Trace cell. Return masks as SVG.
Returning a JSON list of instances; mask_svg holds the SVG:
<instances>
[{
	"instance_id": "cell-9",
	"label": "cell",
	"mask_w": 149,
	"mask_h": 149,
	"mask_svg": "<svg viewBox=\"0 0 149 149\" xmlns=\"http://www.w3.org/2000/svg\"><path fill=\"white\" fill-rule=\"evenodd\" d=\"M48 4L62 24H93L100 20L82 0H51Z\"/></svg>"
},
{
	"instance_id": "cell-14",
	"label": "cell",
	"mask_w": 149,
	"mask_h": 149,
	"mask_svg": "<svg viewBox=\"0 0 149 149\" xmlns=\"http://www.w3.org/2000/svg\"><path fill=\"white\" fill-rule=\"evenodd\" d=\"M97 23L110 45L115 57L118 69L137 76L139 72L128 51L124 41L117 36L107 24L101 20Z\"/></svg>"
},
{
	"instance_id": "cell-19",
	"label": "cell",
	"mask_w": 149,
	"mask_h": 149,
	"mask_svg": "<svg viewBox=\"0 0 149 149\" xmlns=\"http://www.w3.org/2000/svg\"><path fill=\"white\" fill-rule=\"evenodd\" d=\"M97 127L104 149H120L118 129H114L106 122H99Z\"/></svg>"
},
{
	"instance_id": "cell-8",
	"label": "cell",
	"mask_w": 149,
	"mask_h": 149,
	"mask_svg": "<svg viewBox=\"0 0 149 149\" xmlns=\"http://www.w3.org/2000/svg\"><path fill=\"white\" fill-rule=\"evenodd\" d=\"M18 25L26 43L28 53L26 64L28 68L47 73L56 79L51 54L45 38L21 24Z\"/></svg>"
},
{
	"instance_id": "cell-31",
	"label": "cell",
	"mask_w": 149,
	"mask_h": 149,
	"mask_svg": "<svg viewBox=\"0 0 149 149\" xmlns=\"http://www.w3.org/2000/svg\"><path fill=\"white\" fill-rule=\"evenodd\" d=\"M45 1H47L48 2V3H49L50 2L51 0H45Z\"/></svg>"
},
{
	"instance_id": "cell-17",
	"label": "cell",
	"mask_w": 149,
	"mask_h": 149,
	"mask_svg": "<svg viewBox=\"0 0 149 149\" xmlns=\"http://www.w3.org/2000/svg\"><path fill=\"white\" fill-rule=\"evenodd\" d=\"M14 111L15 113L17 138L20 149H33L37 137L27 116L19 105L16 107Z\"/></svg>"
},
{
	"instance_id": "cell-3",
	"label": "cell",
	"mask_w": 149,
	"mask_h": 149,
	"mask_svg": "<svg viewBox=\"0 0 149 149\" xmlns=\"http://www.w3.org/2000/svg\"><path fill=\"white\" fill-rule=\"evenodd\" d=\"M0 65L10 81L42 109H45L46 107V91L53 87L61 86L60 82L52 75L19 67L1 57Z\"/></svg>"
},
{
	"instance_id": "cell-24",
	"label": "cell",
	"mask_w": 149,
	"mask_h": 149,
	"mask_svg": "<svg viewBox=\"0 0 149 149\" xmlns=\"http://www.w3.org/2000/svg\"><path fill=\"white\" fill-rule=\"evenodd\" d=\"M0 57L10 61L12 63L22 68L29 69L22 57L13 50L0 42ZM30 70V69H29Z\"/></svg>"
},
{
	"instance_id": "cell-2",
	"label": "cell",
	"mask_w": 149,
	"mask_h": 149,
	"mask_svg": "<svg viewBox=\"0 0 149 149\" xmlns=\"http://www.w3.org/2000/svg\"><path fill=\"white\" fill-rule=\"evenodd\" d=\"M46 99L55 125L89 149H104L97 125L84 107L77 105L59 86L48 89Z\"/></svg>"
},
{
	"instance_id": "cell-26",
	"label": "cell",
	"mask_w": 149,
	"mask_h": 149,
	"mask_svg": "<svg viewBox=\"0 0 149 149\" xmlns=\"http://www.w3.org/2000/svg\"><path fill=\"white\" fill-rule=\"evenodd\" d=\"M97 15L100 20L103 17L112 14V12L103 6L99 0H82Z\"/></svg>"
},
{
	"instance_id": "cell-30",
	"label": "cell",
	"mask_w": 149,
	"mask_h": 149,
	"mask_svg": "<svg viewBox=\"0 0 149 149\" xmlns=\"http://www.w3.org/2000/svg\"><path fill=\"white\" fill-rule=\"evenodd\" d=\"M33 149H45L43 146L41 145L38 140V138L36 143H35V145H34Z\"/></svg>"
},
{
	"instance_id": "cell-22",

_GOAL_:
Pull out every line of the records that contains the string "instances". Case counts when matching.

_OUTPUT BELOW_:
Returning a JSON list of instances; mask_svg holds the SVG:
<instances>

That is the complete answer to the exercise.